--- Start WORKING DATA ---
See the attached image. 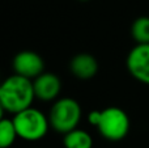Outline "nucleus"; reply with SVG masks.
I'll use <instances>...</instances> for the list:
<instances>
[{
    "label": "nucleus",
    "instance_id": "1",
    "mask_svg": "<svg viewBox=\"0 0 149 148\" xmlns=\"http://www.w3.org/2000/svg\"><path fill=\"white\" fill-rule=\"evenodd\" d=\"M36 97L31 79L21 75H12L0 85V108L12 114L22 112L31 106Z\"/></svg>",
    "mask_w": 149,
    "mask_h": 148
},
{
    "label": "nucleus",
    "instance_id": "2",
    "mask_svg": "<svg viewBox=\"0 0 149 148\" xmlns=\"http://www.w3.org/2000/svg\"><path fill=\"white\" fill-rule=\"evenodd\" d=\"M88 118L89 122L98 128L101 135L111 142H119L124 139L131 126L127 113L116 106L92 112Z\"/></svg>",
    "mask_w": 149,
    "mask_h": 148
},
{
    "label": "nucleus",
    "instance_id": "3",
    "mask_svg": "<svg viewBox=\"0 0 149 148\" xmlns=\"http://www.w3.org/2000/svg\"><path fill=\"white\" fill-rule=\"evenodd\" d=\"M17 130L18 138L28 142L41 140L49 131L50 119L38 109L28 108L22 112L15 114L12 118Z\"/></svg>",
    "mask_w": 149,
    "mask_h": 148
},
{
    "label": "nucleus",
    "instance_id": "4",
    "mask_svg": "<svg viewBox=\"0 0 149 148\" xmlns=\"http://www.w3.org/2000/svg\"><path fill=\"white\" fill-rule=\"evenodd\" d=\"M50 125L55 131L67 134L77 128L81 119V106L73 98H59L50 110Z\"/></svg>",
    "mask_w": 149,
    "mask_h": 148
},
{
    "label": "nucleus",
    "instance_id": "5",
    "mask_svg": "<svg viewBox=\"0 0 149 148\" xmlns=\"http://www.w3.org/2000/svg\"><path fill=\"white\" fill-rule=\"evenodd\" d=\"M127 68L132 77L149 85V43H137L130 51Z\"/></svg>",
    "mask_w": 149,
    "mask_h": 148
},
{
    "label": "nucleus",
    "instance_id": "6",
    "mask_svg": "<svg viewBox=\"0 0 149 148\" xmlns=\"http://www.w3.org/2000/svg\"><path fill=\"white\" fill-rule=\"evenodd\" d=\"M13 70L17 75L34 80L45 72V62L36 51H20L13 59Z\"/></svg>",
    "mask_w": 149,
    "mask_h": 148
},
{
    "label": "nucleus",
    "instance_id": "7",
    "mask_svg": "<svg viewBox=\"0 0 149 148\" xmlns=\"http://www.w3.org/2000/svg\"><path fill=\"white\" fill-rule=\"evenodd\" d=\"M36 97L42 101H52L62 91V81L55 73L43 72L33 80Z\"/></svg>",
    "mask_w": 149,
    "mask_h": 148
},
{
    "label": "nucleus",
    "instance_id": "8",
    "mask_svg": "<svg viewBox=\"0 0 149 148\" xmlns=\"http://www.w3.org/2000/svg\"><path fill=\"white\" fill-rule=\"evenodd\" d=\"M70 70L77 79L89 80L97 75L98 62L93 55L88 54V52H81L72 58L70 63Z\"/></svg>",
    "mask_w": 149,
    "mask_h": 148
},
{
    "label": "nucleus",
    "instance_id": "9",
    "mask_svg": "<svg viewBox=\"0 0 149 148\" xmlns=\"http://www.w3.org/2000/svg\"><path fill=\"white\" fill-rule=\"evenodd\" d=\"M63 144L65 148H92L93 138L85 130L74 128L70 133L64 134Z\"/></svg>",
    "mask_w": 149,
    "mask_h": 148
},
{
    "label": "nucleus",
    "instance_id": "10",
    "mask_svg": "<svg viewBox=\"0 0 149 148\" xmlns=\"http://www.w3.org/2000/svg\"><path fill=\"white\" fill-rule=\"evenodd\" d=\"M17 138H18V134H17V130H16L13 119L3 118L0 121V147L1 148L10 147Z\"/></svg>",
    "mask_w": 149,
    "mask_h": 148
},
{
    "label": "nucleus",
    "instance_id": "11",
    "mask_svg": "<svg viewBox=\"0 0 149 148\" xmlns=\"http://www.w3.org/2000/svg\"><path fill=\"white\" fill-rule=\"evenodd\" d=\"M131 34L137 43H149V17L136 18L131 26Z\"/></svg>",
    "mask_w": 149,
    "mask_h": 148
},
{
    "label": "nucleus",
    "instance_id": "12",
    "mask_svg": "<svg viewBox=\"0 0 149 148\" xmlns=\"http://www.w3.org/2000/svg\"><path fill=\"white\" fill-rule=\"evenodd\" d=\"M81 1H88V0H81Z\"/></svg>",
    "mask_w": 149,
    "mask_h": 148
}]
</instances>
--- End WORKING DATA ---
--- Start WORKING DATA ---
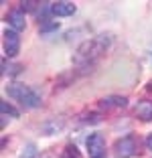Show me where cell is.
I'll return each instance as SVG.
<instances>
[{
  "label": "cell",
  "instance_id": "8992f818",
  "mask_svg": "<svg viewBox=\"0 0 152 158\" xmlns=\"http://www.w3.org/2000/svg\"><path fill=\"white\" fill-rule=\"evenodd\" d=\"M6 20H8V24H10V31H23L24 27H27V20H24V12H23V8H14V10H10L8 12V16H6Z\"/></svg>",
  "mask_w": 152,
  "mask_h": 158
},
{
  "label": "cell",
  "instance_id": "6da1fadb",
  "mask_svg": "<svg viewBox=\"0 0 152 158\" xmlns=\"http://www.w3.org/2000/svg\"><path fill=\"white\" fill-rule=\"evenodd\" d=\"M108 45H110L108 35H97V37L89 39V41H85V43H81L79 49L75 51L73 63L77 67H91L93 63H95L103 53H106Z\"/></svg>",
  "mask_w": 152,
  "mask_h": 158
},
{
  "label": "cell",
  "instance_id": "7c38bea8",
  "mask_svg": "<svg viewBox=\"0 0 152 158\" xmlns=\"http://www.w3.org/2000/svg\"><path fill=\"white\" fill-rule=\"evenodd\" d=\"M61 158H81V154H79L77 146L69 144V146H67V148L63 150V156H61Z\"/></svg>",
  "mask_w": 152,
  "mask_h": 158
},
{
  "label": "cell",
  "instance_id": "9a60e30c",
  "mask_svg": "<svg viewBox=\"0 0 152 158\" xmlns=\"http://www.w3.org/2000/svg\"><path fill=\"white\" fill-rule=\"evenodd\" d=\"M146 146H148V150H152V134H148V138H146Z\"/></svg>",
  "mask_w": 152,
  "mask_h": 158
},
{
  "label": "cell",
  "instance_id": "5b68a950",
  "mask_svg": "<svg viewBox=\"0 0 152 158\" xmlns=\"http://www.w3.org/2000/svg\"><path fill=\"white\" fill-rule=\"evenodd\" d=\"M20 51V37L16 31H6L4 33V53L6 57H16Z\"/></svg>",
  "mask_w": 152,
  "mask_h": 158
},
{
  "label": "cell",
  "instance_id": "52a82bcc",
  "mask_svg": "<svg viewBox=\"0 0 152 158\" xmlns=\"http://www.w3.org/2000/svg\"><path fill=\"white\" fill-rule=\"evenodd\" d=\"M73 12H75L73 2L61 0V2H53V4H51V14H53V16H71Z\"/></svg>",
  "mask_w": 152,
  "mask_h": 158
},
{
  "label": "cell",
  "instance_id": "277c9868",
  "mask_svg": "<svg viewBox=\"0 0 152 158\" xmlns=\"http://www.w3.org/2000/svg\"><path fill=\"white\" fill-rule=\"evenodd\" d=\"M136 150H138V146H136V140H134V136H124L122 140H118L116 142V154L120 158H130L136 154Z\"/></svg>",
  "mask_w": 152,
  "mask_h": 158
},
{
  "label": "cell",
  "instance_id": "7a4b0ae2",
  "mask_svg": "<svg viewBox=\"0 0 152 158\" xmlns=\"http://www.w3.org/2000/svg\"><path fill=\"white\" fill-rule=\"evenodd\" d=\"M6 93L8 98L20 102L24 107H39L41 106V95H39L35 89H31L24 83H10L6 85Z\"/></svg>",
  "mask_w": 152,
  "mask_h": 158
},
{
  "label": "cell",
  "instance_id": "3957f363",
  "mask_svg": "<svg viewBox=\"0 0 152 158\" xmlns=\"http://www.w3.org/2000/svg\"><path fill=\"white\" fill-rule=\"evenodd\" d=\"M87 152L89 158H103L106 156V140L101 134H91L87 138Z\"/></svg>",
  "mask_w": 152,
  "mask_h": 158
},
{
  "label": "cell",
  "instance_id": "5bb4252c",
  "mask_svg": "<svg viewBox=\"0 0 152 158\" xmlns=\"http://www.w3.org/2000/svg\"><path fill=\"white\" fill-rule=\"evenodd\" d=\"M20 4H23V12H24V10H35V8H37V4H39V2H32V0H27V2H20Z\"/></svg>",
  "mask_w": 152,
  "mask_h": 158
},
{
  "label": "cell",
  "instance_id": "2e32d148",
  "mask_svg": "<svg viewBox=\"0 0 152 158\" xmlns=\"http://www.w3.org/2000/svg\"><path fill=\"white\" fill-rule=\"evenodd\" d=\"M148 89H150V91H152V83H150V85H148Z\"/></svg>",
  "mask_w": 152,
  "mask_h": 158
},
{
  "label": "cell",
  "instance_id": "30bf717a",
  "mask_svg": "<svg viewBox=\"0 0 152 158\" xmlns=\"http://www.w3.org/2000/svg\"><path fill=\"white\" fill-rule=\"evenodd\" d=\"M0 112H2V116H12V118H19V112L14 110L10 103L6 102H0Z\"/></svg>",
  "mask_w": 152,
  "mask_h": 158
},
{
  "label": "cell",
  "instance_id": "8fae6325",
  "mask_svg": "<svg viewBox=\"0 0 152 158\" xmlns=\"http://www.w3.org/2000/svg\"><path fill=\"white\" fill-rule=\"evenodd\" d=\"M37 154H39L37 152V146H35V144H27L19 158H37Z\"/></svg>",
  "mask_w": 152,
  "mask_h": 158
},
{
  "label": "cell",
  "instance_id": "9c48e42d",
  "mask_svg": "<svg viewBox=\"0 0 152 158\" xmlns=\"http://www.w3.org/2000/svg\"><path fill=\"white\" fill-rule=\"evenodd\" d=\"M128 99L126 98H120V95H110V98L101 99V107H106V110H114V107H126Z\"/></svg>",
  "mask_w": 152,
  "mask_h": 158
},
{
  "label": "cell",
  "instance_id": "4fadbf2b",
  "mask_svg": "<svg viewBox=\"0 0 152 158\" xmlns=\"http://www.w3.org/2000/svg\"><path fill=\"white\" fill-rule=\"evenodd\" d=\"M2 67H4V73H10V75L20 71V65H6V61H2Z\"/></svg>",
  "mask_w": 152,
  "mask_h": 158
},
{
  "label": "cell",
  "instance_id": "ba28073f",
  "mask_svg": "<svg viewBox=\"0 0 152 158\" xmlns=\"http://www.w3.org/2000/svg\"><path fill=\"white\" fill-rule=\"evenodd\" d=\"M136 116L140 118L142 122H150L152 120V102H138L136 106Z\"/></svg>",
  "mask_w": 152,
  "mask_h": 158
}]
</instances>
--- End WORKING DATA ---
--- Start WORKING DATA ---
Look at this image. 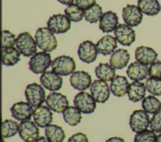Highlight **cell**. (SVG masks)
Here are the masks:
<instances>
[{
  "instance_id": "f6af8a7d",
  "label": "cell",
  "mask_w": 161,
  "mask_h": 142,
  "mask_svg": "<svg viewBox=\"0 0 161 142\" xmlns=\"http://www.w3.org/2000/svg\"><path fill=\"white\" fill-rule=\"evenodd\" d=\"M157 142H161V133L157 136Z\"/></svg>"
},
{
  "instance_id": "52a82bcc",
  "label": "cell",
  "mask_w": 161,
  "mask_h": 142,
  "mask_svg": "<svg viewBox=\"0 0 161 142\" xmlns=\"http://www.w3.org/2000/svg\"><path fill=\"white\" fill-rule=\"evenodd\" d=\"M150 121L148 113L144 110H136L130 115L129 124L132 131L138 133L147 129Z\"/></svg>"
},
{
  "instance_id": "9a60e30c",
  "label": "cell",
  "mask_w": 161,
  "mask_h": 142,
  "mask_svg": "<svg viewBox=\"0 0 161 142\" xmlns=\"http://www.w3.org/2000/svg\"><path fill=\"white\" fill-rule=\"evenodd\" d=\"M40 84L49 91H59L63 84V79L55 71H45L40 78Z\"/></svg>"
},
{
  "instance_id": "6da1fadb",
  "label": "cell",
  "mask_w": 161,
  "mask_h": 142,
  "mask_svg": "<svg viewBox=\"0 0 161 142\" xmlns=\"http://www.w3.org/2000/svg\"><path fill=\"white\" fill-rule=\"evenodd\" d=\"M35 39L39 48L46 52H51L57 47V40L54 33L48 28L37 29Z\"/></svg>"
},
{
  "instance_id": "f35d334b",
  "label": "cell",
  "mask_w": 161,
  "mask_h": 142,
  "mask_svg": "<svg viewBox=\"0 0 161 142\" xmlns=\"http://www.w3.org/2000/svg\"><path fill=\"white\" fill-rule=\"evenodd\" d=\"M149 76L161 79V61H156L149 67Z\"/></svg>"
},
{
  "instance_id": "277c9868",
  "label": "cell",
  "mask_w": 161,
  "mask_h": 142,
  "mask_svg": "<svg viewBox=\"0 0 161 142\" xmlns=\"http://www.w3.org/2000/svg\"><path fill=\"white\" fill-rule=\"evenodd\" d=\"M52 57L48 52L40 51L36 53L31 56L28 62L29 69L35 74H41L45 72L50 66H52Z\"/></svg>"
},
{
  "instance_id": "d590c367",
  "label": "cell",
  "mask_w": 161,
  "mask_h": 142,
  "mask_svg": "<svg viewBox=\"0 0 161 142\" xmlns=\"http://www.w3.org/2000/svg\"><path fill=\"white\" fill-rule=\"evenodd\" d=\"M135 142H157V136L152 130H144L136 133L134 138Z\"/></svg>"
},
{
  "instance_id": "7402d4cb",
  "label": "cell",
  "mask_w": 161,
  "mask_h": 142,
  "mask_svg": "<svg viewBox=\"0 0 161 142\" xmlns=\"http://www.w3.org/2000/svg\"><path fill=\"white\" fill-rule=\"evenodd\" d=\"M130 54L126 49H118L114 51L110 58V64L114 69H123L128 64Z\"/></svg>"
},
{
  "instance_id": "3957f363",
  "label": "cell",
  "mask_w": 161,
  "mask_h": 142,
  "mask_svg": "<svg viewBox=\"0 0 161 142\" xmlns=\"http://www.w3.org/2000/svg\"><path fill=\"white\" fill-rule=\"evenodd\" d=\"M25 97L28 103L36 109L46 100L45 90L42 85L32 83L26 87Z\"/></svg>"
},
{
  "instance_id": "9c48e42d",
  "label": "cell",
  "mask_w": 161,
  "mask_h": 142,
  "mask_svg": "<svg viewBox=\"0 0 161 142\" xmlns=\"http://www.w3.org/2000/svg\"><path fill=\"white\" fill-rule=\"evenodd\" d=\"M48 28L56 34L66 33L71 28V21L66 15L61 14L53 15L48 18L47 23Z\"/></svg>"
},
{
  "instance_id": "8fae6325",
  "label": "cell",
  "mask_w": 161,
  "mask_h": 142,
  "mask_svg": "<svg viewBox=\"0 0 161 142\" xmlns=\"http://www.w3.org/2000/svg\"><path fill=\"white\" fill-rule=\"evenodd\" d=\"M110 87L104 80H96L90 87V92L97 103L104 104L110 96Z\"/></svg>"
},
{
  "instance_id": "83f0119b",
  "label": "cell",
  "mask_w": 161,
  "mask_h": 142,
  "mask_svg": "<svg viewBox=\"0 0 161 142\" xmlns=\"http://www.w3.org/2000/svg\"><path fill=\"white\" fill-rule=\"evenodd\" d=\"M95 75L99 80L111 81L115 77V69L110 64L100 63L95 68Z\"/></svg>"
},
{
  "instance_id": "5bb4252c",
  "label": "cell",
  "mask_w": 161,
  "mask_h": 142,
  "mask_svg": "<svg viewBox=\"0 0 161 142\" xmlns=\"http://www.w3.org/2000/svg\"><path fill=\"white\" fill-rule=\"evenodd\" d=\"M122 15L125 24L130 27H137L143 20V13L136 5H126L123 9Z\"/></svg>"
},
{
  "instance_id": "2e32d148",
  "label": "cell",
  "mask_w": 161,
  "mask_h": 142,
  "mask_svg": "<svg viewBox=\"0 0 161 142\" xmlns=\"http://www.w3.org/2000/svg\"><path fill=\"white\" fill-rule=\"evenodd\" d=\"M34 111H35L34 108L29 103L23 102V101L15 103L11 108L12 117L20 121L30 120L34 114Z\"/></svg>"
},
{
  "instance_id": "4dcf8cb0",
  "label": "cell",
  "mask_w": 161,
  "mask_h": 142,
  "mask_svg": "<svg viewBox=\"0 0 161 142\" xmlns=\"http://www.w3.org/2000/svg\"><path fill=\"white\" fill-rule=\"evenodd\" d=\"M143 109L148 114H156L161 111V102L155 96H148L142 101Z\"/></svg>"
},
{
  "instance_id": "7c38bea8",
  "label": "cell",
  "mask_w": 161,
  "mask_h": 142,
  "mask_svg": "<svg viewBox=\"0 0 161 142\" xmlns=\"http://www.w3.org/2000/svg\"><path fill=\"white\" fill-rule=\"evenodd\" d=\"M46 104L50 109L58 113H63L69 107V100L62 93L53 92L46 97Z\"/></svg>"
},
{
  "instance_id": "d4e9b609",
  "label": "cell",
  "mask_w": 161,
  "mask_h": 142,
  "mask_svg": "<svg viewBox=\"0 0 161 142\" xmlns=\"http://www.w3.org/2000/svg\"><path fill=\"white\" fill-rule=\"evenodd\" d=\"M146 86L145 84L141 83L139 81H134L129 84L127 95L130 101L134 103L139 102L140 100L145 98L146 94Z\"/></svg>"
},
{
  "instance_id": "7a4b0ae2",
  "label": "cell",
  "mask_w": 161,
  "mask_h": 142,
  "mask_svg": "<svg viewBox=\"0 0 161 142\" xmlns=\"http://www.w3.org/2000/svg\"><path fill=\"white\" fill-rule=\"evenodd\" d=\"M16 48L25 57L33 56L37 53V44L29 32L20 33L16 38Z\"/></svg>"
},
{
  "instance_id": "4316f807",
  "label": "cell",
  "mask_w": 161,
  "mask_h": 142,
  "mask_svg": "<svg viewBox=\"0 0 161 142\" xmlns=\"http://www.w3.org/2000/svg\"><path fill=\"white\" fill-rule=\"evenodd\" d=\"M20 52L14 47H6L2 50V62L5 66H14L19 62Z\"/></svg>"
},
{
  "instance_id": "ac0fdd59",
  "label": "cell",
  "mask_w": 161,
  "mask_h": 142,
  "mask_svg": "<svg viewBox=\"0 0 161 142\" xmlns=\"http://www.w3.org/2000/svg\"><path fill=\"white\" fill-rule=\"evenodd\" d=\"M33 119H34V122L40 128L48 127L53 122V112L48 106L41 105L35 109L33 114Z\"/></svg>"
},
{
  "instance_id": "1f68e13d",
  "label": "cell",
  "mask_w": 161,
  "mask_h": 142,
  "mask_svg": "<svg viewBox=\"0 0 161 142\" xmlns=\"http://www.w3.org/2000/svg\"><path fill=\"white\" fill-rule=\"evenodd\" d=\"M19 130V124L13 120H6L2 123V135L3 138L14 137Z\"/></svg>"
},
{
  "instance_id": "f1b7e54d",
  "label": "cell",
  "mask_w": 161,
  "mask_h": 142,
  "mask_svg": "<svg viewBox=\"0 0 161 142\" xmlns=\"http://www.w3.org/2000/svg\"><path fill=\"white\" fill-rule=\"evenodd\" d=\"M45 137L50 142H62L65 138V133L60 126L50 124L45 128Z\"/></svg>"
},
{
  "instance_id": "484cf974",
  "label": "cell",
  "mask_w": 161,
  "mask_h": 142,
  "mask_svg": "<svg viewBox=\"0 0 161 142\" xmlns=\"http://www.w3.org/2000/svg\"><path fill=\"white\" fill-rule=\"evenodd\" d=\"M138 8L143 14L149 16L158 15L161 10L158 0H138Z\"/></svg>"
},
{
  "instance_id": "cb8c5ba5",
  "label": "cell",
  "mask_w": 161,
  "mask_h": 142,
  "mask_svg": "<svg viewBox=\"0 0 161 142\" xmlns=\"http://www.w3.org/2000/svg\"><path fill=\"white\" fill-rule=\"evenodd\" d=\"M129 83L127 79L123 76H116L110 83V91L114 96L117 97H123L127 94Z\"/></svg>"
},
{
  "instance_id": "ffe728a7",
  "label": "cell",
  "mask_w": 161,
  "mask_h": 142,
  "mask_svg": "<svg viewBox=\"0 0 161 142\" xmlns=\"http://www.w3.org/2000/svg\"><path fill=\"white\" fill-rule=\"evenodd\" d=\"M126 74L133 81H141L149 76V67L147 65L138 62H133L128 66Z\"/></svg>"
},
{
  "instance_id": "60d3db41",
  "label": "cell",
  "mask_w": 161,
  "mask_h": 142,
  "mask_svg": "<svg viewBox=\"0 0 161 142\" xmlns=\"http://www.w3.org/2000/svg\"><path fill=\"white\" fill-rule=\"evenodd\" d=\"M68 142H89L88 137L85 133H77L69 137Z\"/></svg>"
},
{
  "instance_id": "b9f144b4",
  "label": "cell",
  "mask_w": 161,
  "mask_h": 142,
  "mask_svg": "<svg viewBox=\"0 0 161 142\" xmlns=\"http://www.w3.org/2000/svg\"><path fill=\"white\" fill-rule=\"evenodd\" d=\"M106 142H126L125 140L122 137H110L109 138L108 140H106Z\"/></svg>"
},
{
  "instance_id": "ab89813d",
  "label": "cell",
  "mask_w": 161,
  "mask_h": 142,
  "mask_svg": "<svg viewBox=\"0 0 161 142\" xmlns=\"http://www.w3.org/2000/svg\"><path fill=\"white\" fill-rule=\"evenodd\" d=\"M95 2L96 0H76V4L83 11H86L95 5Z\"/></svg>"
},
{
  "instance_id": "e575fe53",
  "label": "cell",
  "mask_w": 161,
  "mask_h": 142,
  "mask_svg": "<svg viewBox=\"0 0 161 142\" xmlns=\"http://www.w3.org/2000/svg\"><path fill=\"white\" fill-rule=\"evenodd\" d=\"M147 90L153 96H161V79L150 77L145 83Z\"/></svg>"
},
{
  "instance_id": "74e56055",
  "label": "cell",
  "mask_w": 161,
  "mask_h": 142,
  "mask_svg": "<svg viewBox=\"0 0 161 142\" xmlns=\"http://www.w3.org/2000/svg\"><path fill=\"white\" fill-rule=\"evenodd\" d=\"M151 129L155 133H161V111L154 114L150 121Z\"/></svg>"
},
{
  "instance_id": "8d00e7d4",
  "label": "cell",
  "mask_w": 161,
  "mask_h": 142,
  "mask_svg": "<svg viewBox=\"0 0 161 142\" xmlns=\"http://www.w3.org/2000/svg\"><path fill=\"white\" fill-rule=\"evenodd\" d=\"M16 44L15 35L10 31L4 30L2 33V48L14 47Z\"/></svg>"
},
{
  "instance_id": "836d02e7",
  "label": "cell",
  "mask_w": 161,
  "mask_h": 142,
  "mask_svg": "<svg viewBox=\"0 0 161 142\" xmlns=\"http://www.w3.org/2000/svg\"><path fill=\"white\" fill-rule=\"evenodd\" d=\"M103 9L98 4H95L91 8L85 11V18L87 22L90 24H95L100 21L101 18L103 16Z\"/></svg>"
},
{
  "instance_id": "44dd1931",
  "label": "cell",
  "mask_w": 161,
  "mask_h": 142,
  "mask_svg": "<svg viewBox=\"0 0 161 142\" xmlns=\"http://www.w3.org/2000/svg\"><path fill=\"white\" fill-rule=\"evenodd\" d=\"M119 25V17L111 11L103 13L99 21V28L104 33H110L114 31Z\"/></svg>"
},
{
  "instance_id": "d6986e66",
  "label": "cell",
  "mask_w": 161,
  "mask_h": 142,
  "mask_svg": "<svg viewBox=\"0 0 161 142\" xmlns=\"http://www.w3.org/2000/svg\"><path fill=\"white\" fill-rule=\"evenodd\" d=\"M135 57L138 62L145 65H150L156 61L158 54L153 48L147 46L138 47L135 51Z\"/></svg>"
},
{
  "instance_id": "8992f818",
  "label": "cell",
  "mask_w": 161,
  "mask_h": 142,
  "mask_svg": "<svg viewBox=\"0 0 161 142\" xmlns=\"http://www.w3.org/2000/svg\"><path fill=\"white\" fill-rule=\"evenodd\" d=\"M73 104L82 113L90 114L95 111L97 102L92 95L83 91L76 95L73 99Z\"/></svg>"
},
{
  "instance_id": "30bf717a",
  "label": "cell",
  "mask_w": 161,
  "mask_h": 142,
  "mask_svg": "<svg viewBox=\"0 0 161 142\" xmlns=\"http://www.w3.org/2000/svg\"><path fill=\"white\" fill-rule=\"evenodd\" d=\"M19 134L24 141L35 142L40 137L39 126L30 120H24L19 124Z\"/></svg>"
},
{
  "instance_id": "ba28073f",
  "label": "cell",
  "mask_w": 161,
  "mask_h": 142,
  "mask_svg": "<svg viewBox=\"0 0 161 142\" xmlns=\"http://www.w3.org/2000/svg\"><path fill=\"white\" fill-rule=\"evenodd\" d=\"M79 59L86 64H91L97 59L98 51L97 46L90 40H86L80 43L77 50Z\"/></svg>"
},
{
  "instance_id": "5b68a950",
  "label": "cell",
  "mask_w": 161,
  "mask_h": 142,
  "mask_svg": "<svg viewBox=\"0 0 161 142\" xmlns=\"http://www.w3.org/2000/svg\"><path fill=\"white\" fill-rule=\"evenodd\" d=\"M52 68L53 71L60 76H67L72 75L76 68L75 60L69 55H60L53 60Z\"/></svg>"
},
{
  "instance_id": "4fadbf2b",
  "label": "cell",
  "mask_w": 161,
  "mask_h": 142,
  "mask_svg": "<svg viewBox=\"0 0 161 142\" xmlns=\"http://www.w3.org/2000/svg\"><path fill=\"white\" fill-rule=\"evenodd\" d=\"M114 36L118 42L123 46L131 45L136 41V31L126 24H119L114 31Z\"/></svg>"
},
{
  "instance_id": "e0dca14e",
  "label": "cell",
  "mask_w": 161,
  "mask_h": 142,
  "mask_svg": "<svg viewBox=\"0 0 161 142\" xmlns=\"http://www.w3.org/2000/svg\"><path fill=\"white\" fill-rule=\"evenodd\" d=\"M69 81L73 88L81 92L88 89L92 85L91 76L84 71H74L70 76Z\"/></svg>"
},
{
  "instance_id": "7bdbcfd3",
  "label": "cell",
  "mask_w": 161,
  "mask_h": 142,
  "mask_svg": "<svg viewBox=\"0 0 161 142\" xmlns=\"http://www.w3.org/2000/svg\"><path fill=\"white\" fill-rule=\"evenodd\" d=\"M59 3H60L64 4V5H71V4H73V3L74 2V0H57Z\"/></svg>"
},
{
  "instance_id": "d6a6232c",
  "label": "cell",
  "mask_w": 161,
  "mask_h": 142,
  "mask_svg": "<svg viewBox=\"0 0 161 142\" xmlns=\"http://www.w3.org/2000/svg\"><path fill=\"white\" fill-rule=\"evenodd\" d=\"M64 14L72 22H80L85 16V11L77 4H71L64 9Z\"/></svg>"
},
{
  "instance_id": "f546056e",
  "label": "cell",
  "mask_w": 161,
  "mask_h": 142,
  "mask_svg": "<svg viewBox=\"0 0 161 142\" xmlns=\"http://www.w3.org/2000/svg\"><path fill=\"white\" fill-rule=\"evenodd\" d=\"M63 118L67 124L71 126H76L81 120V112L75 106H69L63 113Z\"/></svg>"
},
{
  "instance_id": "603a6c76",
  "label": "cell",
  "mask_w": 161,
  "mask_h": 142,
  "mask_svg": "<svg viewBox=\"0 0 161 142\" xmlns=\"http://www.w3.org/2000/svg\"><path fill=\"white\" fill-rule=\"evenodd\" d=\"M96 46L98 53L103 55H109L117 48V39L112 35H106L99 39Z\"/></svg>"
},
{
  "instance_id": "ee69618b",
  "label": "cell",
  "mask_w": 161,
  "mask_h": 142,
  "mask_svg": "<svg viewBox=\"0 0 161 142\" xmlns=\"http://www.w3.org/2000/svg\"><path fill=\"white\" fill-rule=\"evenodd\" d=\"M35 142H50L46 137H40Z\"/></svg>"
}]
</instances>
--- End WORKING DATA ---
▸ SET PROBLEM:
Copy out the listing above from the line with "Show me where cell is." to the line with "150H138V146H136V140H134V136H124L122 140H118L116 142V154L120", including both of those lines, character for character. Leave the picture out of your copy.

▸ RESPONSE:
Show me where cell is.
I'll return each instance as SVG.
<instances>
[{
  "label": "cell",
  "instance_id": "8992f818",
  "mask_svg": "<svg viewBox=\"0 0 152 158\" xmlns=\"http://www.w3.org/2000/svg\"><path fill=\"white\" fill-rule=\"evenodd\" d=\"M6 20H8V24H10V31H23L24 27H27V20H24V12H23V8H14V10H10L8 12V16H6Z\"/></svg>",
  "mask_w": 152,
  "mask_h": 158
},
{
  "label": "cell",
  "instance_id": "6da1fadb",
  "mask_svg": "<svg viewBox=\"0 0 152 158\" xmlns=\"http://www.w3.org/2000/svg\"><path fill=\"white\" fill-rule=\"evenodd\" d=\"M108 45H110L108 35H97V37L89 39V41H85V43H81L79 49L75 51L73 63L77 67H91L93 63H95L103 53H106Z\"/></svg>",
  "mask_w": 152,
  "mask_h": 158
},
{
  "label": "cell",
  "instance_id": "7c38bea8",
  "mask_svg": "<svg viewBox=\"0 0 152 158\" xmlns=\"http://www.w3.org/2000/svg\"><path fill=\"white\" fill-rule=\"evenodd\" d=\"M61 158H81V154H79L77 146L69 144V146H67V148L63 150V156H61Z\"/></svg>",
  "mask_w": 152,
  "mask_h": 158
},
{
  "label": "cell",
  "instance_id": "9a60e30c",
  "mask_svg": "<svg viewBox=\"0 0 152 158\" xmlns=\"http://www.w3.org/2000/svg\"><path fill=\"white\" fill-rule=\"evenodd\" d=\"M146 146H148V150H152V134H148V138H146Z\"/></svg>",
  "mask_w": 152,
  "mask_h": 158
},
{
  "label": "cell",
  "instance_id": "5b68a950",
  "mask_svg": "<svg viewBox=\"0 0 152 158\" xmlns=\"http://www.w3.org/2000/svg\"><path fill=\"white\" fill-rule=\"evenodd\" d=\"M20 51V37L16 31H6L4 33V53L6 57H16Z\"/></svg>",
  "mask_w": 152,
  "mask_h": 158
},
{
  "label": "cell",
  "instance_id": "52a82bcc",
  "mask_svg": "<svg viewBox=\"0 0 152 158\" xmlns=\"http://www.w3.org/2000/svg\"><path fill=\"white\" fill-rule=\"evenodd\" d=\"M73 12H75L73 2L61 0V2H53V4H51V14H53V16H71Z\"/></svg>",
  "mask_w": 152,
  "mask_h": 158
},
{
  "label": "cell",
  "instance_id": "277c9868",
  "mask_svg": "<svg viewBox=\"0 0 152 158\" xmlns=\"http://www.w3.org/2000/svg\"><path fill=\"white\" fill-rule=\"evenodd\" d=\"M136 150H138V146H136V140H134V136H124L122 140H118L116 142V154L120 158H130L136 154Z\"/></svg>",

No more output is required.